A Closer Look: Splice Machine's ACID-Compliant Database for Hadoop
Splice Machine exposes a full ANSI SQL query facility for HBase, along with support for indices, database triggers, and other data management essentials. It's ACID-compliant, too.
- By Stephen Swoyer
- January 28, 2014
By itself, Hadoop makes for a less-than-ideal database platform. Silicon Valley start-up Splice Machine Inc. aims to change that.
It markets what it says is an ANSI-standard, ACID-compliant database for Hadoop. Splice Machine claims to expose a full ANSI SQL query facility for HBase (Hadoop's hierarchical-like database store), along with support for primary and secondary indices, database triggers, and other data management (DM) essentials. Oh yes: it claims to support transactional consistency, too.
Vanilla Hadoop -- i.e., the Hadoop framework, HBase, Hive (a SQL-like interpreter for Hadoop MapReduce), and the Hadoop Distributed File System (HDFS) -- doesn't support any of this.
"We are the only one who put a transactional semantics on a SQL engine on Hadoop," Splice Machine chairman and CEO Monte Zweben told BI This Week at this year's Strata + Hadoop World conference. "A lot of people think about this in terms of debits and credits and orders, but this is crucial for analytics as well. Anyone doing an online analytical app, like a dashboard, or something where you're trying to look at the real-time analytics of some domain, they have indexes in their database because they need to look at data from multiple dimensions. We support secondary indices ... we can update data and index in one transaction consistently, so when you enter a new order, indexed by ZIP code as well as by product ID and transaction ID, you can update simultaneously."

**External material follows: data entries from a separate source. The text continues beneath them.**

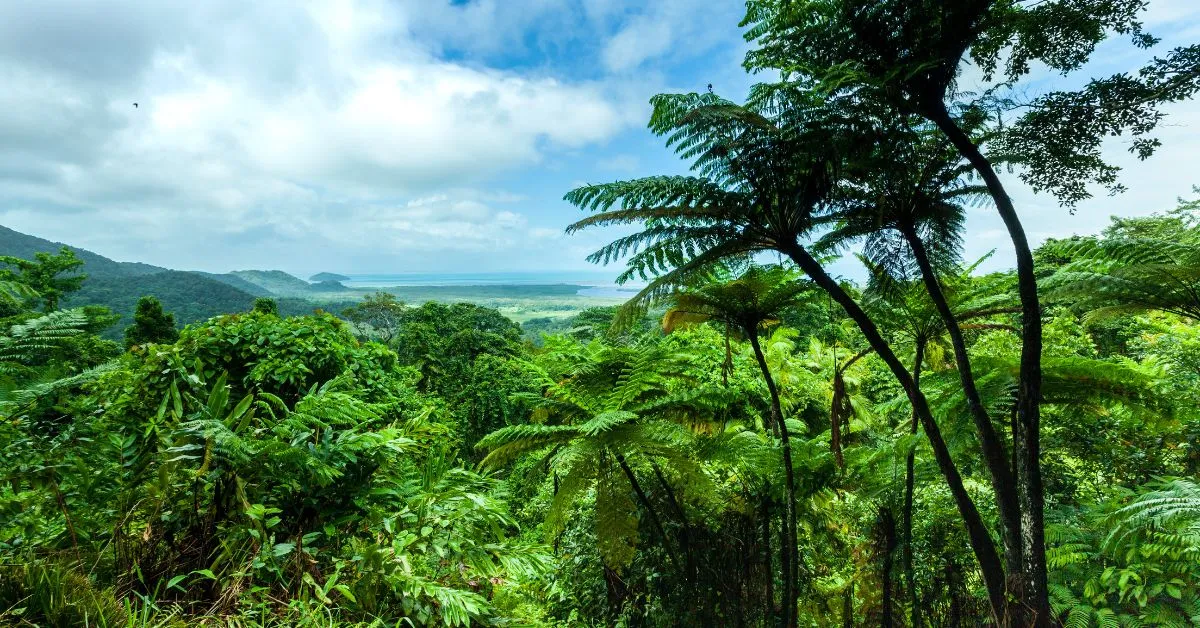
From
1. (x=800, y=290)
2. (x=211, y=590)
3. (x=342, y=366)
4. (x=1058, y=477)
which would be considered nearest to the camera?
(x=211, y=590)

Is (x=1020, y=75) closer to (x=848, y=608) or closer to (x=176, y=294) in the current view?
(x=848, y=608)

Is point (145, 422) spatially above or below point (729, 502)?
above

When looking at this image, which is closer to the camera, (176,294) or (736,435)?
(736,435)

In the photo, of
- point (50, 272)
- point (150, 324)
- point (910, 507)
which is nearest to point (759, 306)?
point (910, 507)

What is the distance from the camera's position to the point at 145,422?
1.98 meters

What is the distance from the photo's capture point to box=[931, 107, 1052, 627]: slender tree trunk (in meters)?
2.80

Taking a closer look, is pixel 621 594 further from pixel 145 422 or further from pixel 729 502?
pixel 145 422

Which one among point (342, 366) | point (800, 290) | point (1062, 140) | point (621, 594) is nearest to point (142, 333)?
point (342, 366)

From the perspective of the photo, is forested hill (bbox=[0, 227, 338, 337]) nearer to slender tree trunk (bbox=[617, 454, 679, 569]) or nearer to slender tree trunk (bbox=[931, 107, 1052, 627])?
slender tree trunk (bbox=[617, 454, 679, 569])

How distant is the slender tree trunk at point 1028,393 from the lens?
110 inches

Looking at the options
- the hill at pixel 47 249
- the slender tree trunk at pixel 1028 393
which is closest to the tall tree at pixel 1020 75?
the slender tree trunk at pixel 1028 393

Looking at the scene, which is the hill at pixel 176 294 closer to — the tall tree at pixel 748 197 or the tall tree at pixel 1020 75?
the tall tree at pixel 748 197

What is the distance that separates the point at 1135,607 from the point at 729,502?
8.61 feet

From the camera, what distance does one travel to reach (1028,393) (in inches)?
115
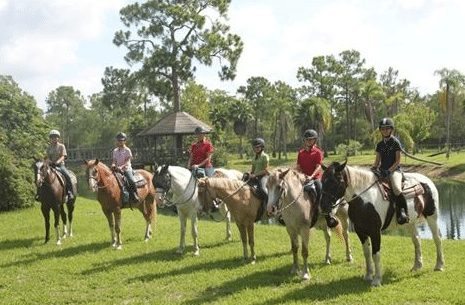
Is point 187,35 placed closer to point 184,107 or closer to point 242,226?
point 184,107

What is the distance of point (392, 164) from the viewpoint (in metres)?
8.89

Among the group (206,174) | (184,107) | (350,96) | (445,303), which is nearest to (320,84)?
(350,96)

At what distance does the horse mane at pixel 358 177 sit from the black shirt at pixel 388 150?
1.41ft

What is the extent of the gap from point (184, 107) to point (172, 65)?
10813 mm

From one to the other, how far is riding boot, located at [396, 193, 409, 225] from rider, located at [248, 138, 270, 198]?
299 cm

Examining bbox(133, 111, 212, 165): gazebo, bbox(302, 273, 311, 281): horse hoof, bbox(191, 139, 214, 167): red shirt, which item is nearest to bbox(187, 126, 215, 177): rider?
bbox(191, 139, 214, 167): red shirt

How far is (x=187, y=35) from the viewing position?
147ft

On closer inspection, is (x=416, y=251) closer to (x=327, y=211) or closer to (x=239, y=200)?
(x=327, y=211)

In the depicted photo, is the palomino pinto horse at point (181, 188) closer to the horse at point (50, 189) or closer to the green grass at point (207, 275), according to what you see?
the green grass at point (207, 275)

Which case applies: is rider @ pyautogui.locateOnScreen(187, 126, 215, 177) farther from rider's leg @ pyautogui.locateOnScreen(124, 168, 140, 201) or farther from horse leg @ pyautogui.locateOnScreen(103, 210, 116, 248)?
horse leg @ pyautogui.locateOnScreen(103, 210, 116, 248)

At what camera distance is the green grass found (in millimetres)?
8234

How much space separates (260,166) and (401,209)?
127 inches

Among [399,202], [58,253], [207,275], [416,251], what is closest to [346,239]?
[416,251]

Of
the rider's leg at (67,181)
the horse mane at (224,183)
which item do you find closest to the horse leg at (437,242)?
the horse mane at (224,183)
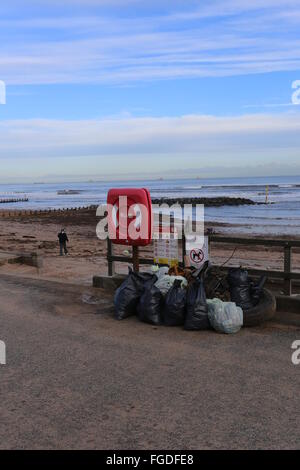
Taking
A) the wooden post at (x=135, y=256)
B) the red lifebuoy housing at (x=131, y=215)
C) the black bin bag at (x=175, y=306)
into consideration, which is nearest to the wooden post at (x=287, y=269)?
the black bin bag at (x=175, y=306)

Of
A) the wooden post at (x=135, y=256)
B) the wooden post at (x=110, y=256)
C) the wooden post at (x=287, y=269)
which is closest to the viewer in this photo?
the wooden post at (x=287, y=269)

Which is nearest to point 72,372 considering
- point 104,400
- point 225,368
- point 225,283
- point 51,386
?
point 51,386

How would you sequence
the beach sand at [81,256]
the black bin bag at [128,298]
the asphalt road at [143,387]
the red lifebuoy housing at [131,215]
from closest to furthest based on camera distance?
1. the asphalt road at [143,387]
2. the black bin bag at [128,298]
3. the red lifebuoy housing at [131,215]
4. the beach sand at [81,256]

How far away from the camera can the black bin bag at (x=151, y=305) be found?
684 centimetres

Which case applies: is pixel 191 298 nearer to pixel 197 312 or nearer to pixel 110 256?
pixel 197 312

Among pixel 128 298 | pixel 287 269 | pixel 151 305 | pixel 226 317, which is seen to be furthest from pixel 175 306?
pixel 287 269

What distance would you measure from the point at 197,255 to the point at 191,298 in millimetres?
1410

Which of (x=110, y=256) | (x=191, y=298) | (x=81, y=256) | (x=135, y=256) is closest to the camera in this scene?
(x=191, y=298)

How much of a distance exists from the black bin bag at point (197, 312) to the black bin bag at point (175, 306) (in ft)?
0.31

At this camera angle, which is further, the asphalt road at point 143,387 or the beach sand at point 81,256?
the beach sand at point 81,256

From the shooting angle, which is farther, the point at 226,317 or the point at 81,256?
the point at 81,256

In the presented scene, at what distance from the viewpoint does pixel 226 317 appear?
6355mm

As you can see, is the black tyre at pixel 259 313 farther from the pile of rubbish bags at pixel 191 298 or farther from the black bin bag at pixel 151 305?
the black bin bag at pixel 151 305
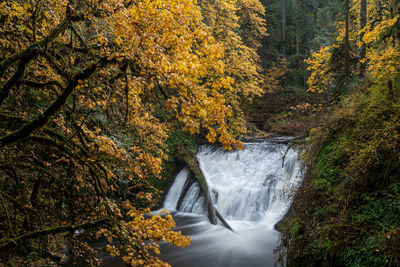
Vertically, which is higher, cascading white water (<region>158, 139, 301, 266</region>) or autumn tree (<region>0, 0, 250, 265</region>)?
autumn tree (<region>0, 0, 250, 265</region>)

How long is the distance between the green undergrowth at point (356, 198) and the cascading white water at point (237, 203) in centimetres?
104

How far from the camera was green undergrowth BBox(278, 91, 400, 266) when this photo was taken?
375 cm

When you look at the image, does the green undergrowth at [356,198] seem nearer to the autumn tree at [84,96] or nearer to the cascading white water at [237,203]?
the cascading white water at [237,203]

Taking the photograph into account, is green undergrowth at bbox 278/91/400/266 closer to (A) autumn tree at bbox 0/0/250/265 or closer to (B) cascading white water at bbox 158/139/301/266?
(B) cascading white water at bbox 158/139/301/266

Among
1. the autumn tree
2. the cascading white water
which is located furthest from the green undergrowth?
the autumn tree

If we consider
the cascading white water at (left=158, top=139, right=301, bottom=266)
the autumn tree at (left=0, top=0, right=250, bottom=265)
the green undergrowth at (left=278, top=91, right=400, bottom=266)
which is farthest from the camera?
the cascading white water at (left=158, top=139, right=301, bottom=266)

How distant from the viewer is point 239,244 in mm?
8414

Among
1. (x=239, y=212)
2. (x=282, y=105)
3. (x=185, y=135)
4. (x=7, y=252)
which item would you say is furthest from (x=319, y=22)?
(x=7, y=252)

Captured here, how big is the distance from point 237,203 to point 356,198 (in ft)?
22.7

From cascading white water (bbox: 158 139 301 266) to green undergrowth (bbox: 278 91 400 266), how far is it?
1036 mm

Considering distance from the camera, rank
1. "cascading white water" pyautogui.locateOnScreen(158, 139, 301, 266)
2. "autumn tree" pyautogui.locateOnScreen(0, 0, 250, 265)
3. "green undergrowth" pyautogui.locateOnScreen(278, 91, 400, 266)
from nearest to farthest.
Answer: "autumn tree" pyautogui.locateOnScreen(0, 0, 250, 265)
"green undergrowth" pyautogui.locateOnScreen(278, 91, 400, 266)
"cascading white water" pyautogui.locateOnScreen(158, 139, 301, 266)

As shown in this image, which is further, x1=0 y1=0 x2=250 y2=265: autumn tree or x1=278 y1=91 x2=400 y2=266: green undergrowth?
x1=278 y1=91 x2=400 y2=266: green undergrowth

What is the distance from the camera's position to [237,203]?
11.0 metres

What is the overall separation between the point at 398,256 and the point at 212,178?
33.4 ft
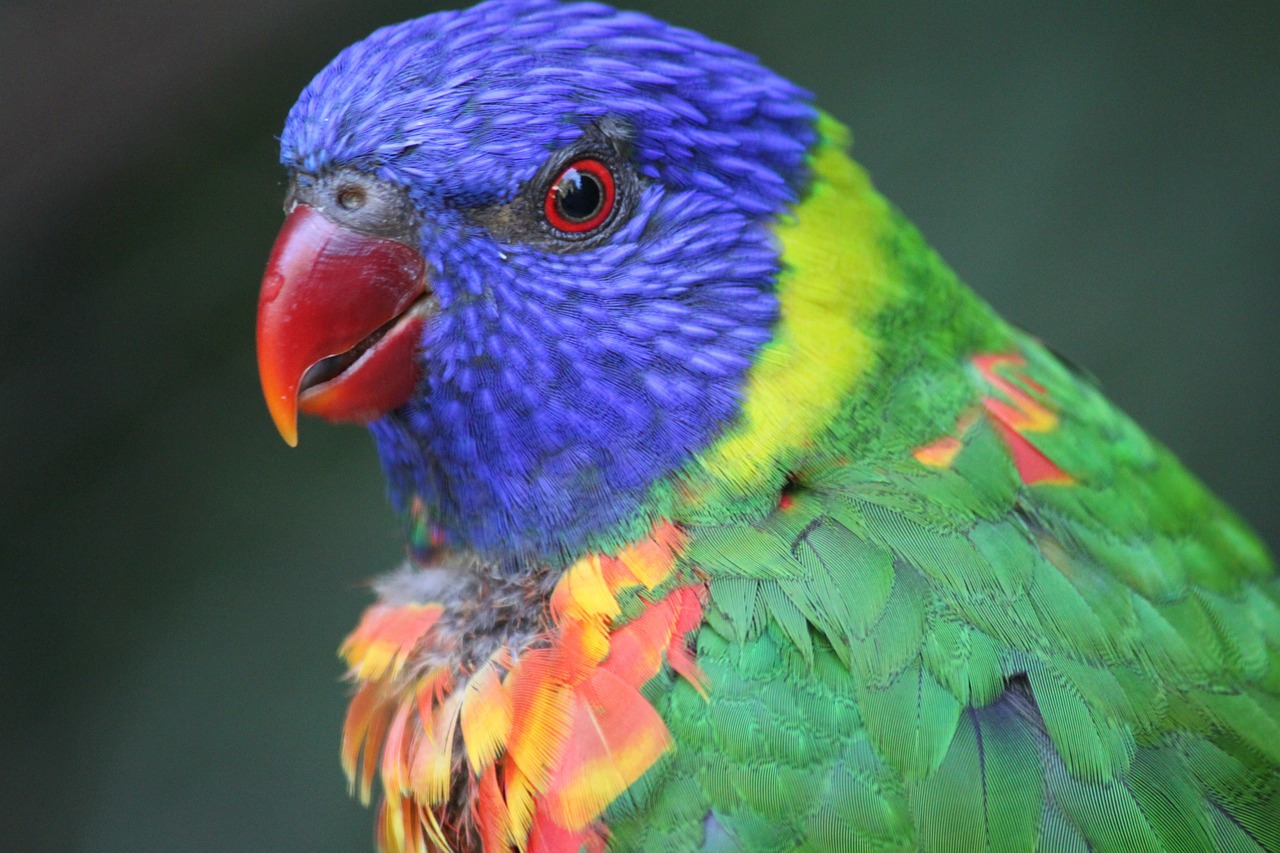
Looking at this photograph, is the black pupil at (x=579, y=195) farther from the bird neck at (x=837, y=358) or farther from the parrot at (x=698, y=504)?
the bird neck at (x=837, y=358)

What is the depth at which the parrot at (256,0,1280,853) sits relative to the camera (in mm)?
1340

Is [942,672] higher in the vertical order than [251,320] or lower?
higher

Splice Machine is one of several upstart entrants in what might be called the Next-Gen Distributed Database Stakes. Other entrants include Nuo DB Inc., which developed its distributed DBMS platform from scratch, Foundation DB, and Google Inc.'s F1, which "debuted" just this year. (F1 is by no means new: it's based on Google's Spanner distributed database project. What's more, Google now uses F1 to power its Adwords service. As a combined NoSQL + RDBMS platform that's ACID compliant -- with support for two-phased commits -- and ANSI SQL-ready, F1 seems especially intriguing.)
At this year's Strata + Hadoop World show, several other players (such as Hadapt and GridGain Systems Inc.) also touted distributed DBMS- or RDBMS-like offerings. Meanwhile, the Hadoop community is working feverishly to flesh out Hadoop's DM feature set, which involves bringing SQL query to HBase, making Hive fully SQL-compliant (and implementing support for transactional consistency, database subqueries, and so on), and beefing up HCatalog, the metadata services catalog for Hadoop. Several projects -- such as "Stinger" (an effort helmed by Hortonworks Inc. to beef up Hive); "Impala" (a project supported by Cloudera Inc. that supports interactive or ad hoc queries on Hadoop); EMC/Pivotal's "Hawq" (a port of the Greenplum database to run on top of Hadoop); or the full-fledged decision-support-on-Hadoop platforms marketed by DataMeer Inc. and Platfora Inc. -- aim to recast Hadoop as a platform for traditional decision support workloads. (There's also crucial ongoing work in other Hadoop-related projects, such as Cascading.)
Splice Machine, Zweben claims, achieves just this today.. "Here [at Strata], you hear a lot about SQL-on-Hadoop. The majority -- or really all -- of those solutions are targeted to the data scientist, which is one possible constituency, but there's another, even more important constituency. The person who needs to do ad hoc queries, for example: that's an important constituency that we serve, too."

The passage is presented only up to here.